First Wind River. The Alameda, Calif., company has been rolling out its sensor point technology in Workbench Diagnostics for a few quarters, building up to this week's crescendo, Lab Diagnostics -- the ability to gain feedback from device software functions in use (early and often), to provide diagnostics during development, during testing; to bring quality assurance into the process, not after it. The cost, as anyone knows, of resolving defects early is far less than otherwise.
So Wind River is allowing device software architects a clear, repeatable path to capturing more bugs in a virtual harness based on real-world activity (not only a model), and at a time when lack of error resolution can increasingly break the bank or make heads roll. The market needs this.
Off in another corner of the same improved development boxing match is Electric Cloud. The solutions proffered here are available to any kind of major software build, for enterprise or device software. For enterprise projects, the time required to fire-up the server farm for builds has been modest, given the cycles of development involved. But that is changing, to where the nature of development becomes more iterative and multiple builds on a frequent basis becomes the norm.

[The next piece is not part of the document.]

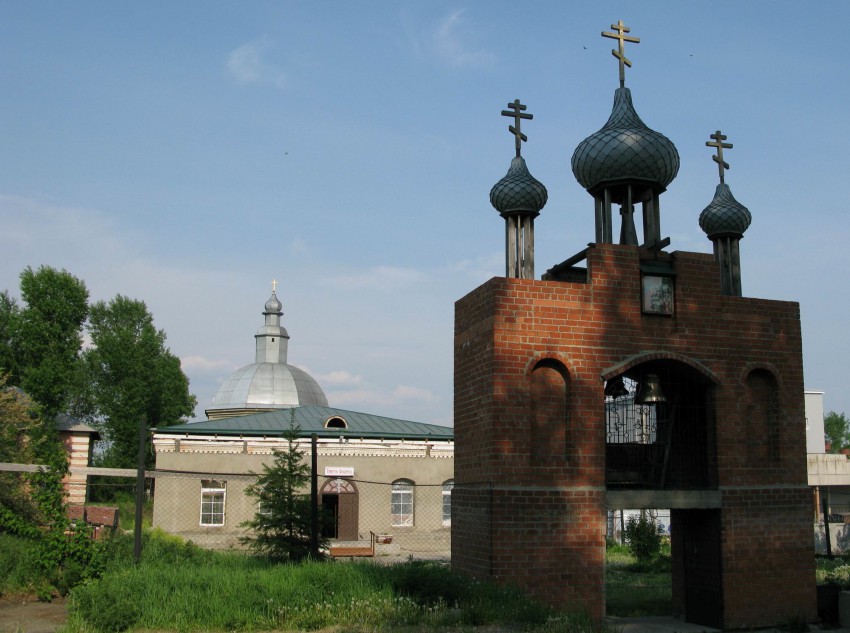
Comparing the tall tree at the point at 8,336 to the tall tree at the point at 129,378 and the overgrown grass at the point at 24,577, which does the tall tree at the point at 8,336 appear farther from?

But no where is the frequency and complexity of builds more an issue as it is becoming on embedded development projects, due to those hundreds of permutations on dozens of targets (among other reasons). To bring a simultaneous production relief to such builds, via parallelism, centralized server clusters, and better management vastly cuts time to market, and costs. Distributed global development trends (aka offshoring) also makes a coordinated approach to builds essential. Compliance issues requiring an audit trail of builds is forcing a coordinated approach too.
Electric Cloud calls this all software production management, which is not too distant from Wind River's device software optimization mantle. The 50,000-foot perspective is that some powerful new process and technology enhancements are building in the pipeline for embedded development improvement. IBM, Borland, and Microsoft are making headway here, too, largely due to process management and via acquisitions.
But the market's real gorilla -- home-grown code management, testing platforms, and lifecyle management approaches -- are facing some real competition in terms of productivity, management, and quality assurance. Vendors like Wind River and Electric Cloud are making development operations an agility offer they probably can't refuse.
Disclosure: Wind River and Borland have been sponsors of BriefingsDirect podcasts.